#### Consignes:
A. D'après l'extrait sur Kaïs Saïed, en quelle année celui-ci a-t-il été élu président ?
B. Traduisez en anglais cette phrase de l'extrait sur Kaïs Saïed : « Nous considérons que le gouvernement tunisien est le garant de la sécurité des juifs tunisiens », a déclaré Goldschmidt.
C. Citez l'extrait sur Kaïs Saïed de « Alors, le chef » à « récents troubles nocturnes? ».

Et d’ajouter : La Conférence des rabbins européens a exprimé sa « profonde inquiétude » après les propos attribués à Saïed au sujet du vol de juifs. « Nous considérons que le gouvernement tunisien est le garant de la sécurité des juifs tunisiens », a déclaré Goldschmidt. En soulignant que « de telles allégations menacent l’intégrité de l’une des plus anciennes communautés juives du monde ».
Acharnement médiatique?
Le média israélien a profité de l’occasion pour rappeler que Kaïs Saïed est « un nouveau venu en politique, élu président en 2019. Et de rappeler de précédentes déclarations. Comme lorsqu’il aurait déclaré lors d’un débat pré-électoral que les relations avec Israël constituaient une « haute trahison ». Ou encore qu’il a affirmé que la Tunisie était en guerre avec Israël. Le journal précise même que le président a ajouté que les Juifs sans « relations avec les sionistes » ou sans passeport israélien peuvent visiter les synagogues en Tunisie. Des centaines d’Israéliens d’origine tunisienne visitent chaque année la synagogue de La Ghriba, sur l’île Djerba, qui abrite l’une des plus anciennes communautés juives du monde ».
Le mot « juif » a-t-il été prononcé ?
Alors, le chef de l’Etat a-t-il prononcé le mot « juif »? Et ce, quand il s’adressait mardi 18 janvier aux jeunes du quartier populaire de Mnihla, lors de récents troubles nocturnes?

#### Enregistrements:
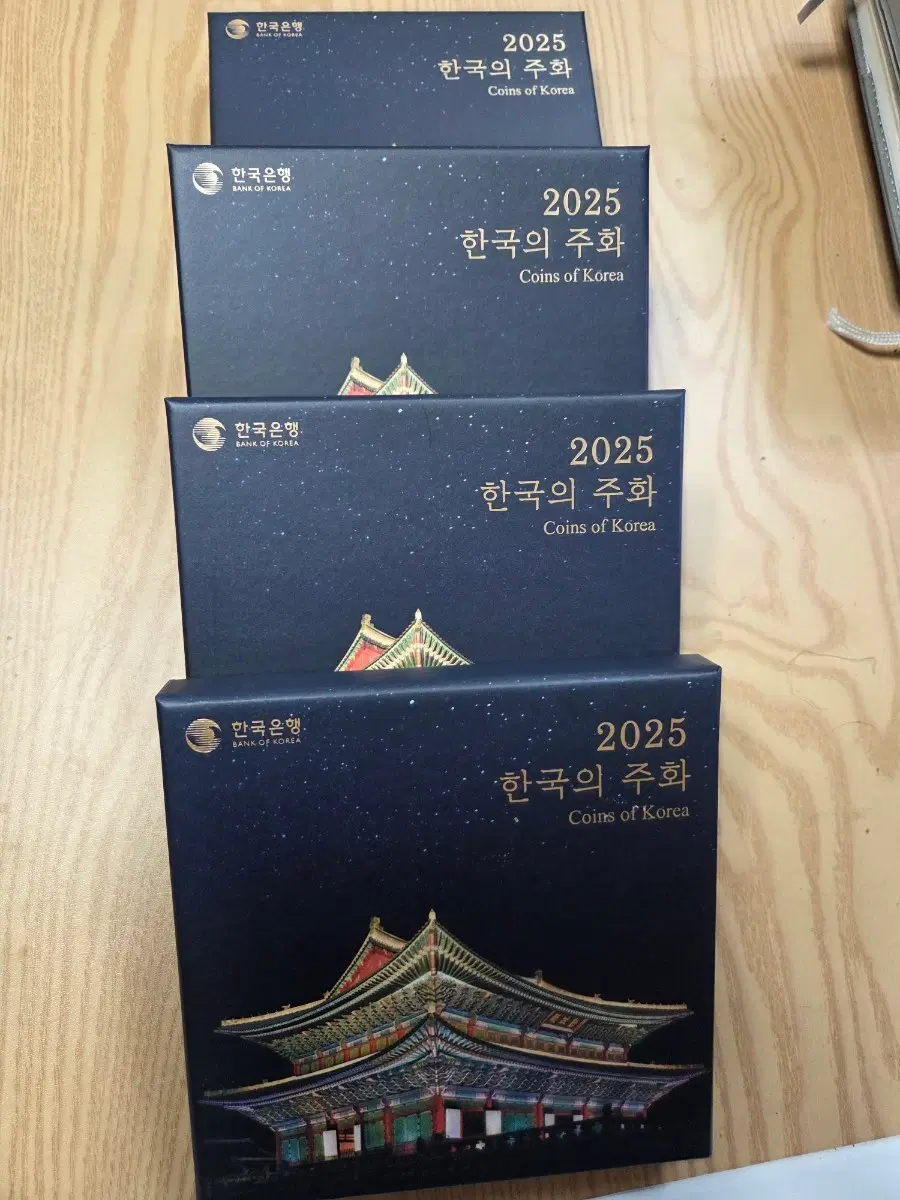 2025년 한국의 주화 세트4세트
* * *
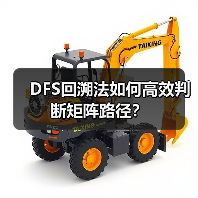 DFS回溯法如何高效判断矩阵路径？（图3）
==
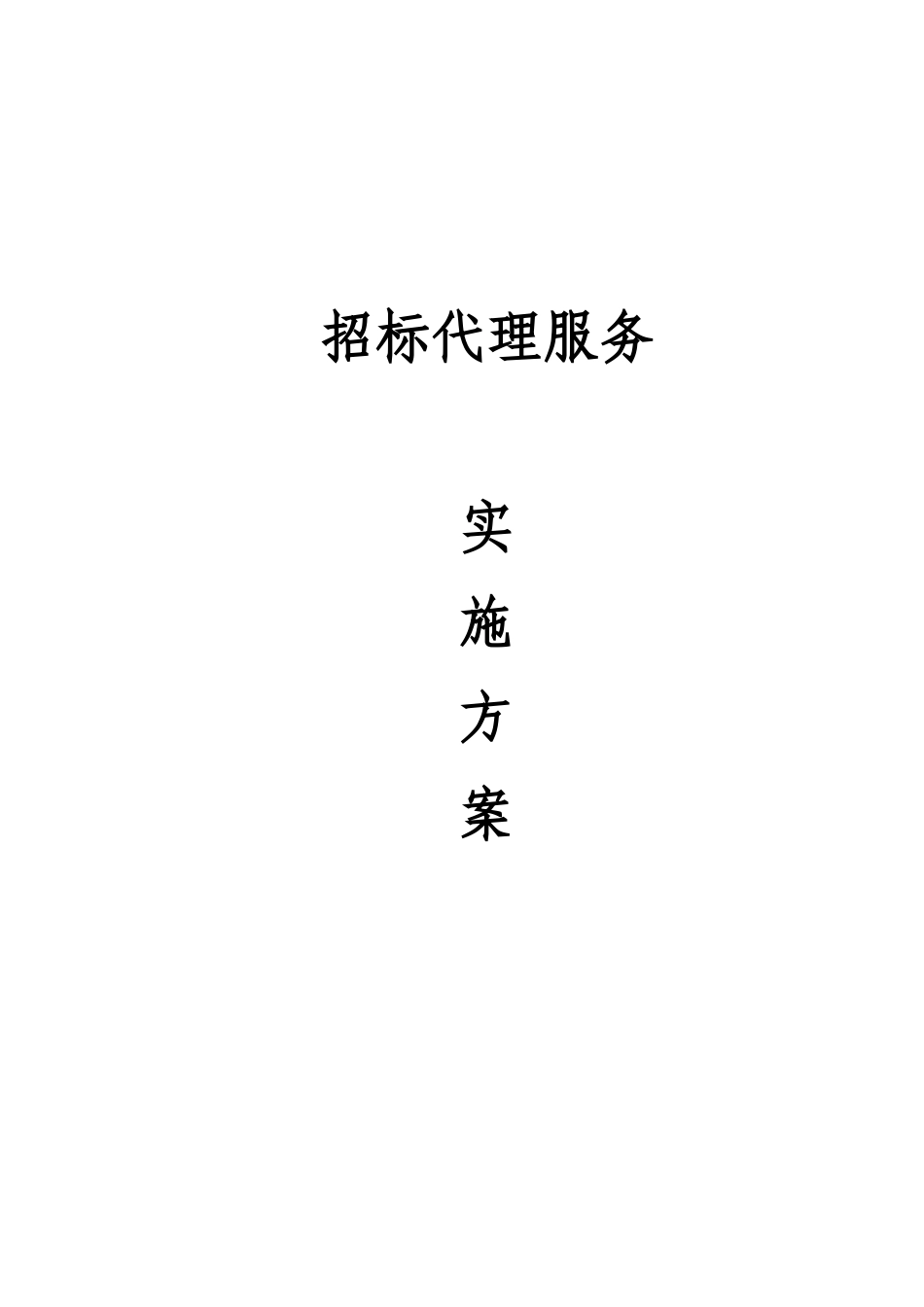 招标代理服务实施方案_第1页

#### Corrigés:
A. En 2019.

B. "We consider the Tunisian government to be the guarantor of the safety of Tunisian Jews," Goldschmidt said.

C.
Alors, le chef de l’Etat a-t-il prononcé le mot « juif »? Et ce, quand il s’adressait mardi 18 janvier aux jeunes du quartier populaire de Mnihla, lors de récents troubles nocturnes?